* Begin Provided text *

Bulgaria selected their Junior Eurovision Song Contest 2008 entry by a national final, which was held on 18 September 2008. The winner was Krestiana Kresteva with the song "Edna Mechta" which represented Bulgaria in Junior Eurovision Song Contest 2008 on 22 November 2008.

Before Junior Eurovision

National final 
Artists and songwriters were able to submit their entries until 31 March 2008. From all songs submitted to BNT, an expert committee selected ten songs for the competition. After the list was released, Ani Svetlozarova and Natalia Danielova withdrew from the competition. As a result of this, Usmivka and Krestiana Kresteva participated in the national final instead.

Final 
The final took place on 18 September 2008, hosted by Uti Bachvarov and Victoria Terziyska. Ten songs competed and the winner was determined by public televoting. Voting was open for 10 minutes, and at the conclusion of the voting, "Edna mechta" performed by Krestiana Kresteva was the winner, receiving almost 45% of the public vote.

* End Provided text *
* Begin Entries provided *

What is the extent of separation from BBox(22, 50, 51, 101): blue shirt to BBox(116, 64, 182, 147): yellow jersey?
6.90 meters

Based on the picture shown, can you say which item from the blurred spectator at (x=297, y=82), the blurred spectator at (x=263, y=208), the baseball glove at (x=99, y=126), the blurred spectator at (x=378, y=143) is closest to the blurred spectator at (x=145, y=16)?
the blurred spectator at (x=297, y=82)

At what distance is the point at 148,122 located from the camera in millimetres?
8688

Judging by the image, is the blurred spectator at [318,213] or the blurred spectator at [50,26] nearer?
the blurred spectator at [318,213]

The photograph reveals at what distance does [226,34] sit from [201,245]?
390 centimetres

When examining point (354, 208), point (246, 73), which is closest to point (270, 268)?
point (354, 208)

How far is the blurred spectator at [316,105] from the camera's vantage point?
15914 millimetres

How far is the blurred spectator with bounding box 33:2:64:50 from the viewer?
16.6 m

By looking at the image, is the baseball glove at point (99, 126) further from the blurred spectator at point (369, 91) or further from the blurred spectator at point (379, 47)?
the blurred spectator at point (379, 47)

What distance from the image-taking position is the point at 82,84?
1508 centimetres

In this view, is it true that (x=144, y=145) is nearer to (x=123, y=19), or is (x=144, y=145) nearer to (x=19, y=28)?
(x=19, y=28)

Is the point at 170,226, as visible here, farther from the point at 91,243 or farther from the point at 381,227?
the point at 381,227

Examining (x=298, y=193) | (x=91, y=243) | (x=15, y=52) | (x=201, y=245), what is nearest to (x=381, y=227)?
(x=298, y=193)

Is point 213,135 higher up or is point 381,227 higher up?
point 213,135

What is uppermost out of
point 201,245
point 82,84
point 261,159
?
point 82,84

* End Entries provided *
* Begin Entries provided *

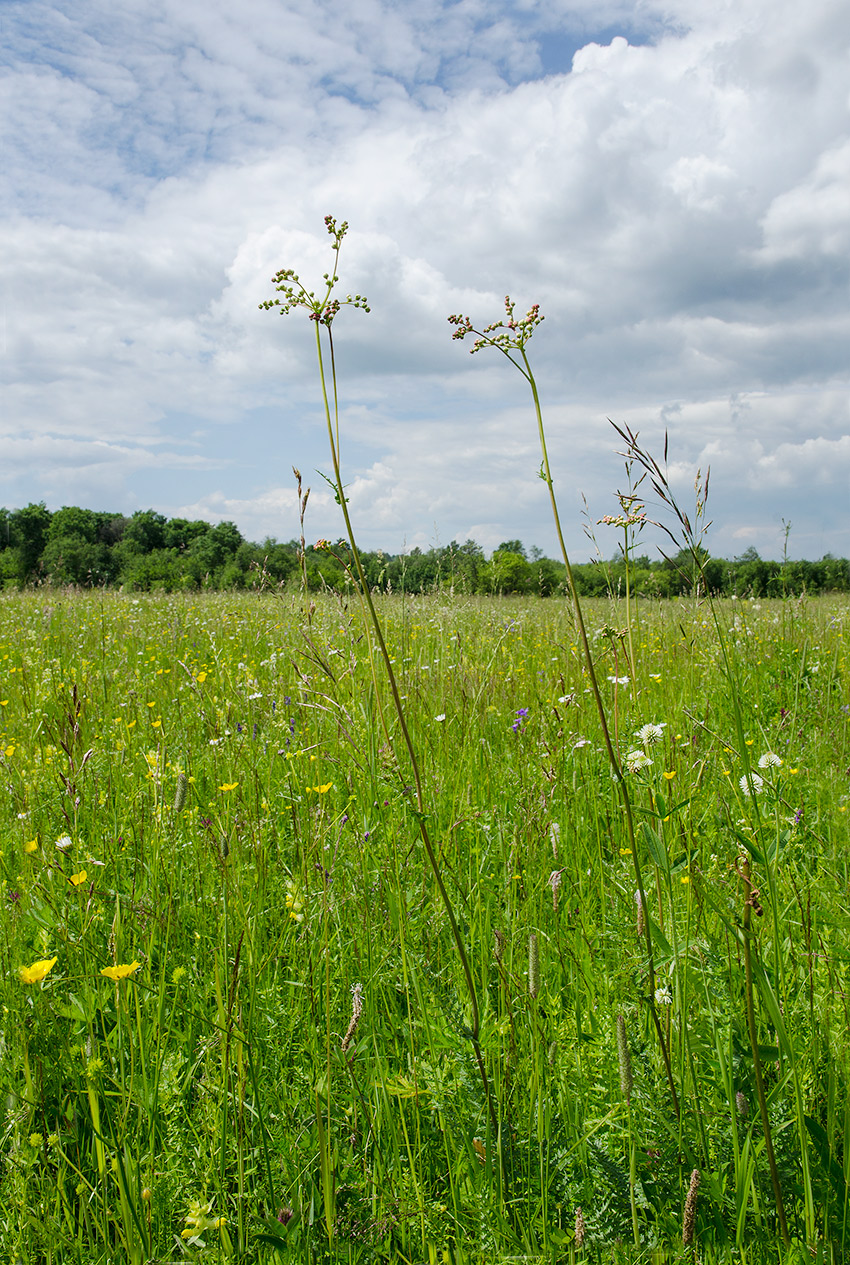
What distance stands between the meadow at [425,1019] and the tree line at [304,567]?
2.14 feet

* End Entries provided *

What is asked:
• 1. Transcribe the stretch of the passage on Bulgaria's 2008 Junior Eurovision selection from "Before Junior Eurovision" through "national final instead.".
• 2. Write the next part of the article on Bulgaria's Junior Eurovision Song Contest 2008 entry, starting after its last sentence.

The results:
• 1.
Before Junior Eurovision

National final 
Artists and songwriters were able to submit their entries until 31 March 2008. From all songs submitted to BNT, an expert committee selected ten songs for the competition. After the list was released, Ani Svetlozarova and Natalia Danielova withdrew from the competition. As a result of this, Usmivka and Krestiana Kresteva participated in the national final instead.

• 2.
Controversy
Prior to the pre-selection local Bulgarian newspaper, Trud, accused organizers of fixing the selection process in favour of the eventual winner, Krestiana Kresteva. A member of the pre-selection committee, Svetoslav Loboshki, denied the accusation, stating,  "The article is based on false assumptions of the journalist or is an improper publicity stunt by some of the parents, whose children are involved in preselection".

At Junior Eurovision
At Junior Eurovision, Bulgaria performed in the eighth slot.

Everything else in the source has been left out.